このシーズンの現代美術のセールは、各オークション・ハウス共「セカンダリー・セール」なのだが、クリスティーズのそれは「First Open 」と名付けられ、またサザビーズも通常の現代美術セールに「Art in Focus」セールが加わり、フィリップスも「Under the Influence」と云うセールで、新規コレクター狙いの、比較的買い易い価格設定のセールと為っている。

ざっと観た中では、クリスティーズではイヴ・クラインサザビーズではジョージ・コンドやガブリエル・オロスコ、フィリップスではアレックス・カオ等、各社共に個人的には何点か「欲しいっ!」作品が有ったのだが、何時もの事ながら手元不如意、今回はギヴ・アップせざるを得ないだろう(涙)。

そして下見会後、悔し涙を噛み締めて向かったのは(笑)、タイムズ・スクエアの映画館…クサマヨイ推奨の「Samsara」を観る為で有った。

サンスクリットで「生・死・再生」や「輪廻」を意味する「サムサラ」は、2011年度ロン・フリック監督作品。4年以上25ヶ国に渡って撮影された、画の非常に非常に美しい、台詞の一切無いドキュメンタリー・フィルムで有る。

そして映画は、可愛いバリ・ダンスの少女ダンサー達の恐ろしく澄んだ瞳から始まり、地球と人類の誕生、人類が宗教と共に歩んだ歴史とその営み、そしてロボットや整形手術、銃や弾丸の製造シーン等を見せて、現代資本主義社会への警鐘を鳴らしつつ、画面はチベットへと戻っていく。

嘗て大学生時代に観た、そして其処で初めてフィリップ・グラスを知った、コッポラ監修の大叙情詩「コヤニスカッツィ」には及ばない物の、流石その「コヤニスカッツィ」の脚本家だったフリック監督だけ有って、例えばイスラム教の最高聖地「カアバ」での信じられない程の数の巡礼者と、一斉に行われるその礼拝の動きや、南米の刑務所での運動時間に行われる集団ダンスのシーン、中国の少林寺拳法演舞会等のスケール感溢れる、謂わば「グルスキー調」とでも呼ぶべき画面は圧巻である。

が、そんな本作中、何しろ一番印象的だったのは、チベットの僧達が色の付いた岩絵具を蒔きながら作る「砂曼荼羅」だった。

僧侶達は、大変な時間を掛けてその美しくも繊細な「砂曼荼羅」を完成させるが、映画の最後のシーンではその砂曼荼羅に「X」をして、せっかく完成した曼荼羅を全て消してしまう。

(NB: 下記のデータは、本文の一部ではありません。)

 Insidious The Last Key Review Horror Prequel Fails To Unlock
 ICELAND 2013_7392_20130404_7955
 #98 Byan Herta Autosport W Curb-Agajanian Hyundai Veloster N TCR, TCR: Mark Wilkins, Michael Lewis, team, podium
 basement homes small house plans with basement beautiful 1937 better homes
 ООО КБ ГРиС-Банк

そして、消した為に各原色が混ざり合い、得も云われぬ美しい中間色に為った岩絵具を僧侶達が碗に集めるシーンに、何とも云われぬ感慨が起こったので有る。

それは、「当たり前だが、忘れがちな事」をハッと思い出したからで有る…そう、「物事の終わり」は、何時でも「物事の始まり」に為り得るのだ!

形有るものは全て滅す…そしてチベットの神々の「一時的寄代」である砂曼荼羅も、神々が天に帰ればもう必要がないし、「完成した美しい結果」に対する「執着」も捨てねばならない。

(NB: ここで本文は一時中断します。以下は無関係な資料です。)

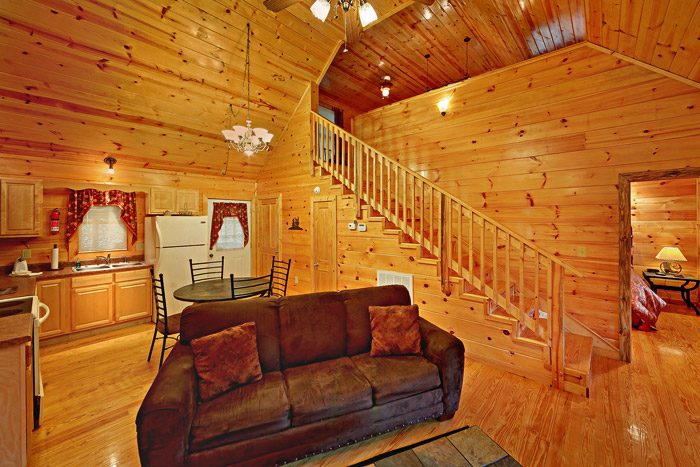 Cabin with Loft - At Trails End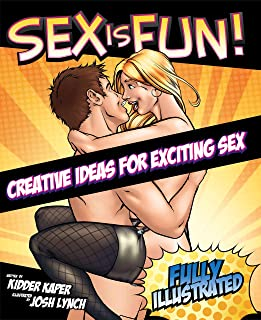 Best creative masturbation ideas Reviews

大局的に見れば、人間を含めたこの世の森羅万象の営みに終わりは無く、「砂曼荼羅」の様に全ては仮の姿で有り、形を変えて循環している。

そして、その「輪廻」や「循環」の思想は、宗教を離れた所でも、例えば屋久島の自然等に見いだす事が出来るのだから(拙ダイアリー:「屋久島日記1-4」参照)、全くの非日常事でも無いだろう。

そんな日常と非日常を思想的に旅した、精神性の高い、真に美しい作品でした(芸者が何故か泣くシーンを除いて、だけどね:笑)。